TEXTE PRÉSENTÉ:

LES DELEGUES DEPARTEMENTAUX




L'institution du Médiateur de la République, installée à Paris lors de sa création en 1973, a connu un succès rapide auprès des administrés. Le volume sans cesse croissant des réclamations, le besoin de dialogue, de conseil, d'orientation au cas par cas exigeaient un supplément d'aide. La déconcentration des services parisiens devait apporter la réponse à ce surcroît de travail.

Ainsi, par une circulaire du 28 juin 1978, M. Raymond Barre, alors Premier ministre, charge M. Aimé Paquet, Médiateur de 1974 à 1980, de mettre en place un réseau de correspondants départementaux. C'est l'étape initiale d'une évolution qui conduira ces collaborateurs du Médiateur vers leur fonction actuelle de délégués départementaux.

Choisis sur proposition du préfet du département parmi des fonctionnaires en activité, ou honoraires, issus du cadre des préfectures ou d'autres administrations, ils exercent d'abord leur mission à titre expérimental dans neuf départements, puis, de façon générale, dans tous les départements à partir de 1979.

M. Aimé Paquet définit clairement les tâches de ses collaborateurs : " Il s'agit de créer de simples correspondants qui ne recevront aucune délégation de ma part et n'auront pas de qualité pour me saisir, le parlementaire restant investi de ce pouvoir (...). Leur mission essentielle consistera donc, outre une information générale du public, à examiner avec les intéressés leurs difficultés, à les orienter le cas échéant vers mes services et au besoin à les aider à constituer et à transmettre leur dossier " (lettre du Médiateur aux préfets du 13 juillet 1978).

M. Robert Fabre, troisième Médiateur en titre, confirme ces instructions en 1982, et marque son intérêt pour les rapports d'activité mensuels des correspondants qui permettent notamment l'établissement de statistiques nationales. De plus, l'examen des réclamations étant à l'origine de l'action " réformatrice " du Médiateur, l'importance d'un recensement régulier des dossiers s'en trouve encore accrue.

DONNÉES FOURNIES:
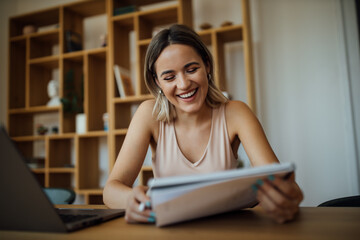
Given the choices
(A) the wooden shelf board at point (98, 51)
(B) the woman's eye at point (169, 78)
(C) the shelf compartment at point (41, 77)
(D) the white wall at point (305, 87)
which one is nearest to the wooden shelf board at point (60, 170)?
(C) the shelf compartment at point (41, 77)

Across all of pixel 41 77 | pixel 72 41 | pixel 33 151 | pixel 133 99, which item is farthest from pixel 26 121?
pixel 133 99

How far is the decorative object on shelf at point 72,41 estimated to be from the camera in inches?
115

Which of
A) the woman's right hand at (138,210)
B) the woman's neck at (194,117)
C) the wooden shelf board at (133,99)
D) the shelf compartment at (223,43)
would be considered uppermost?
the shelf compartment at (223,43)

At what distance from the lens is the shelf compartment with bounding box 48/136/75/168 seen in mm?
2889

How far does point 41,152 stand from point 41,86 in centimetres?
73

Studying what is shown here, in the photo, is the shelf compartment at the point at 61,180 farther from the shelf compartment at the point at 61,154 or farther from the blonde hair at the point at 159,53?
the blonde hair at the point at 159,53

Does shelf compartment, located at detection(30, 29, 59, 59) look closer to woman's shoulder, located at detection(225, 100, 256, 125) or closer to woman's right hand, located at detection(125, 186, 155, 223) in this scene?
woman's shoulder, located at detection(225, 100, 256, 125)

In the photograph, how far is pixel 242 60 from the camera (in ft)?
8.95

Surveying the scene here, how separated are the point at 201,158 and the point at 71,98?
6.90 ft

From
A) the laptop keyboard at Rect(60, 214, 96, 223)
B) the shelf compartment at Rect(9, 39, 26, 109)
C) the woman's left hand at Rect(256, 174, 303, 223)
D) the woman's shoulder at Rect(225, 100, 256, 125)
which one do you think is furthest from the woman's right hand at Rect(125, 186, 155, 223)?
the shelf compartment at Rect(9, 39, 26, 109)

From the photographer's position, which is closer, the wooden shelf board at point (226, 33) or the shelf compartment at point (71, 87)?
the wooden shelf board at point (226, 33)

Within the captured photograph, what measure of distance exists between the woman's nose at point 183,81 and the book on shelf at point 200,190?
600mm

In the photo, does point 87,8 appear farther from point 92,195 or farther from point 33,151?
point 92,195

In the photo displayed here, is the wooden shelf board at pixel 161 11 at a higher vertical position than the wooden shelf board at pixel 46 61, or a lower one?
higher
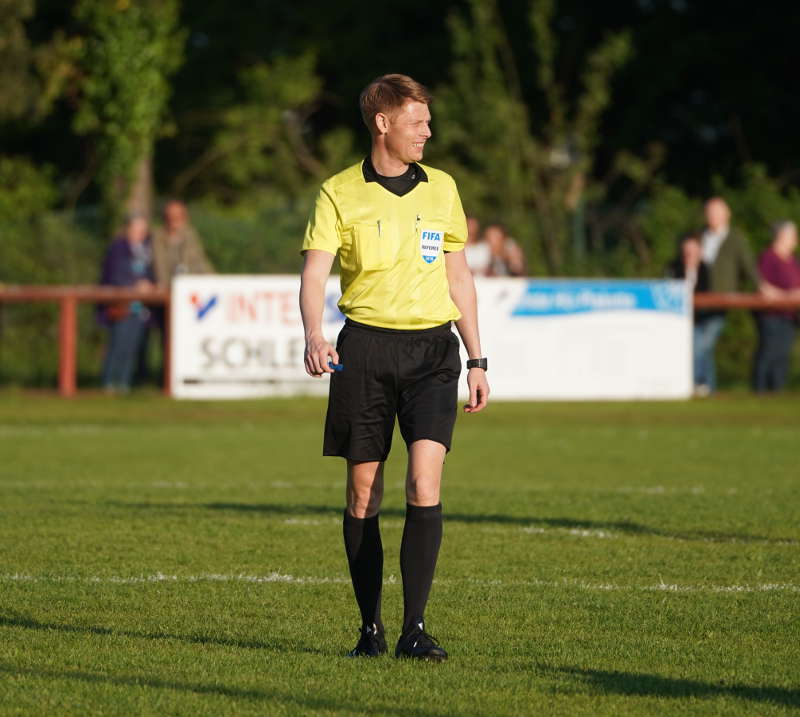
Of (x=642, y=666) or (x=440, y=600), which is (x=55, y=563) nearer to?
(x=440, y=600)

* * *

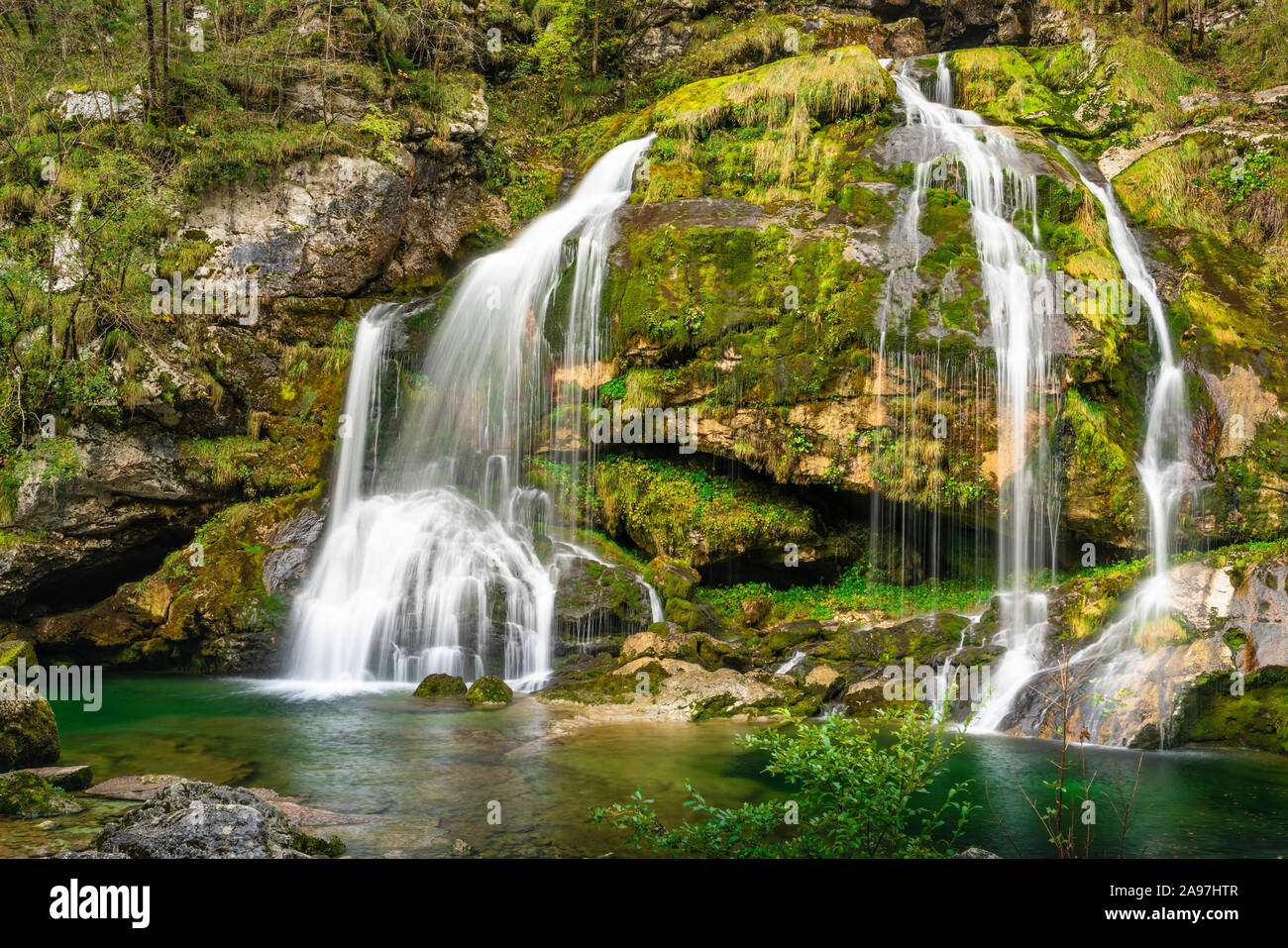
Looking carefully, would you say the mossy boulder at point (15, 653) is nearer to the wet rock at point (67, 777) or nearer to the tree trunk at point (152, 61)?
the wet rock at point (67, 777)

EXPLORATION DU CONTENU:
a - Recopiez sans la moindre modification la partie du texte sur les délégués départementaux comprise entre « Choisis sur proposition » et « 13 juillet 1978). », ces deux bornes incluses.
b - Indiquez, d'après le texte sur les délégués départementaux, dans combien de départements les correspondants ont d'abord exercé leur mission à titre expérimental.

RÉPONSES ATTENDUES:
a -
Choisis sur proposition du préfet du département parmi des fonctionnaires en activité, ou honoraires, issus du cadre des préfectures ou d'autres administrations, ils exercent d'abord leur mission à titre expérimental dans neuf départements, puis, de façon générale, dans tous les départements à partir de 1979.

M. Aimé Paquet définit clairement les tâches de ses collaborateurs : " Il s'agit de créer de simples correspondants qui ne recevront aucune délégation de ma part et n'auront pas de qualité pour me saisir, le parlementaire restant investi de ce pouvoir (...). Leur mission essentielle consistera donc, outre une information générale du public, à examiner avec les intéressés leurs difficultés, à les orienter le cas échéant vers mes services et au besoin à les aider à constituer et à transmettre leur dossier " (lettre du Médiateur aux préfets du 13 juillet 1978).

b - Dans neuf départements.